Jochheim D, Barbanti M, Capretti G, et al. Oral anticoagulant type and outcomes after transcatheter aortic valve replacement. J Am Coll Cardiol Intv. 2019;Epub ahead of print.
Angiolillo DJ, Pineda AM. Oral anticoagulation after TAVR in patients with atrial fibrillation: the certainty of uncertainty. J Am Coll Cardiol Intv. 2019;Epub ahead of print.
- The registry was partially funded by the Munich Heart Alliance partner site of DZHK.
- Mehilli reports receiving lecture fees from Abbott Vascular, Boston Scientific, Biotronik, Edwards Lifesciences, BMS, and Terumo and institutional research grants from Edwards Lifesciences, Boston Scientific, and Abbott Vascular.
- Jochheim reports no relevant conflicts of interest.

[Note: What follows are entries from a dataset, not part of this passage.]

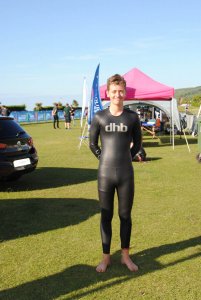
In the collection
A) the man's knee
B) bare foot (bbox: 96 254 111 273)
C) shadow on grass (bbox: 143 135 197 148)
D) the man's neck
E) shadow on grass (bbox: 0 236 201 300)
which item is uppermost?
the man's neck

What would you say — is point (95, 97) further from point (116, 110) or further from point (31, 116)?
point (31, 116)

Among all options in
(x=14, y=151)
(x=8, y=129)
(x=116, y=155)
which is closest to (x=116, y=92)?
(x=116, y=155)

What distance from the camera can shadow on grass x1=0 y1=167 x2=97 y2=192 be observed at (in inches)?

- Angiolillo reports having received consulting fees or honoraria from Amgen, Aralez, AstraZeneca, Bayer, Biosensors, Boehringer Ingelheim, Bristol-Myers Squibb, Chiesi, Daiichi Sankyo, Eli Lilly, Haemonetics, Janssen, Merck, PhaseBio, PLx Pharma, Pfizer, Sanofi, and The Medicines Company and having received payments for participation in review activities from CeloNova and St. Jude Medical. He also reports that his institution has received research grants from Amgen, AstraZeneca, Bayer, Biosensors, CeloNova, CSL Behring, Daiichi Sankyo, Eisai, Eli Lilly, Gilead, Idorsia, Janssen, Matsutani Chemical Industry Co., Merck, Novartis, Osprey Medical, and Renal Guard Solutions.
- Pineda reports having received consulting fees from Pfizer and TZ Medical.